Öğrencilerden İ.S.Z., “O gün yüzüme polis kalkanıyla darbe aldım. Polis çemberi içine itildim. Polislerin alaycı bakışları içinde kaldım. Polis gırtlağımı sıktı” dedi. S.K. da “Bize insan muamelesi yapılmadı. Kurbanlık koyun muamelesi yaptılar” diyerek şiddeti anlattı. Başka bir öğrenci ise kelepçesini bıçakla açmaya çalıştıkları sırada bileğinin kesildiğini söyledi.
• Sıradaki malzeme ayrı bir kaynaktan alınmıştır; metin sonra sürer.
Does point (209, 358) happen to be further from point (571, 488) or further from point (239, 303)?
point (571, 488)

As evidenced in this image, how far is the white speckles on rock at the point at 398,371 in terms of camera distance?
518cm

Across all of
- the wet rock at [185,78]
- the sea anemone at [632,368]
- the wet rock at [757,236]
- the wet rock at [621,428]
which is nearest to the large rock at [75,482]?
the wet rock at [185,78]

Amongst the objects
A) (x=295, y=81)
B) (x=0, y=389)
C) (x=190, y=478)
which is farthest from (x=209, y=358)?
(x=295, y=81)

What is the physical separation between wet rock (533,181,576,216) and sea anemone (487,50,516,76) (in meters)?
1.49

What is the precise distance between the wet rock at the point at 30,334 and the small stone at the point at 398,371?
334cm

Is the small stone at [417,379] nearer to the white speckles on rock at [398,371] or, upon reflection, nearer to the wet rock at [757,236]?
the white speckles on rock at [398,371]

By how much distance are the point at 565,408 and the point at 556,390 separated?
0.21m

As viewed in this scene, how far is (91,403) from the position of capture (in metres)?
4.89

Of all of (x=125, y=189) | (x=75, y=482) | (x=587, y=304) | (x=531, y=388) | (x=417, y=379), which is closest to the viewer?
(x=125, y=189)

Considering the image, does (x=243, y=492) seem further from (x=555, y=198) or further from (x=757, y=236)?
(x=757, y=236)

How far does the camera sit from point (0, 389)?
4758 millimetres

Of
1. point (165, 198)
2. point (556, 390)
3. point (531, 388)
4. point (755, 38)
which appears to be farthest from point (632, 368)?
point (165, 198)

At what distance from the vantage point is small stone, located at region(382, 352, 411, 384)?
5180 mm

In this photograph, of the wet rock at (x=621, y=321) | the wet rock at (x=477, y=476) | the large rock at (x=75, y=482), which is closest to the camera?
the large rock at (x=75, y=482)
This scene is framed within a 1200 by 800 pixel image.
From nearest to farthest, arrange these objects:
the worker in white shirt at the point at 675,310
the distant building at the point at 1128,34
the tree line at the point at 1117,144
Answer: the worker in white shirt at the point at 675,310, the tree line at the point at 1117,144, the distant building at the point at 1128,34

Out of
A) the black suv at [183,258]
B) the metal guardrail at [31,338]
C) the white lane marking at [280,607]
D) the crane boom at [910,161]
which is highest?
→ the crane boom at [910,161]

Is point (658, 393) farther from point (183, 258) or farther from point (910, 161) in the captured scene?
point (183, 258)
Davanın üçüncü gününde devam eden duruşmasının sonunda 55 kişinin savunması alındı. Bir sonraki duruşma 2 Kasım’da görülecek.
Boğaziçi Üniversitesi’nde 20 Mayıs 2022’de düzenlenen 9. Onur Yürüyüşü’nde gözaltına alınan aralarında bir gazeteci ve bir akademisyenin olduğu 70 öğrencinin “polise mukavemet” ve “gösteri ve yürüyüş kanununa muhalefet” suçlamasıyla yargılanması üçüncü gününde devam etti.
Bianet’in haberine göre, Çağlayan’daki İstanbul Adliyesi 58. Asliye Ceza Mahkemesi’ndeki duruşmaya öğrenciler ve avukatları katıldı. Kimlik tespitlerinin ardından başlayan duruşmayı, Uniquir, Trans Pride, LİSTAG, İstanbul Pride, SPoD, Boğaziçili Akademisyenler adına öğretim üyeleri Can Candan ve Esra Mungan ile Hollanda Konsolosluğu ve Kanada Konsolosluğu temsilcileri de takip etti.
‘POLİS GIRTLAĞIMI SIKTI’
Duruşmada ilk olarak savunma yapan öğrenci İ.S.Z. polis kalkanıyla yüzüne darbe aldığını belirterek, “Polis çemberi içine itildim. Polislerin alaycı bakışları içinde kaldım. Polis gırtlağımı sıktı. Canımın yandığını söylememe rağmen polis bunu dikkate almadı. ‘Seni öldüreceğim’ dedi. Beraatimi istiyorum” dedi. Daha sonra savunma yapan öğrenci de anayasal hakkını kullandığını söyledi ve suçlamayı kabul etmedi.
‘İLAÇLARIMA ERİŞEMEDİM’
Daha sonra savunmasını yapan öğrenci A. da, “Biz sekiz yıldır bu yürüyüşü yapıyorduk. Başladığında orada değildim. Daha sonra Çevik Kuvvet polis ekiplerinin ellerinde kalkanlarla gittiklerini gördüm. Bunun Onur Yürüyüşü ile ilgili olduğunu biliyordum. Orada arkadaşlarımızı gözaltına alabilirlerdi. Öldürmeye çalışabilirlerdi. Bu şekilde beyanlar da mevcut. Ki oraya gittiğimde farklı bir durumla karşılaşmadım. Polis Amiri Hanifi Zengin de oradaydı. Çembere alındık, yerlerde sürüklendik. Pek çok insan darbedildi, ters kelepçe ile kafaları çarpılarak gözaltına alındılar. Arkadaşlarımızın ellerinde kelepçe izi vardı. İlaçlarıma erişemedim. Karakolların tuvaletleri çok pis” ifadelerini kullandı.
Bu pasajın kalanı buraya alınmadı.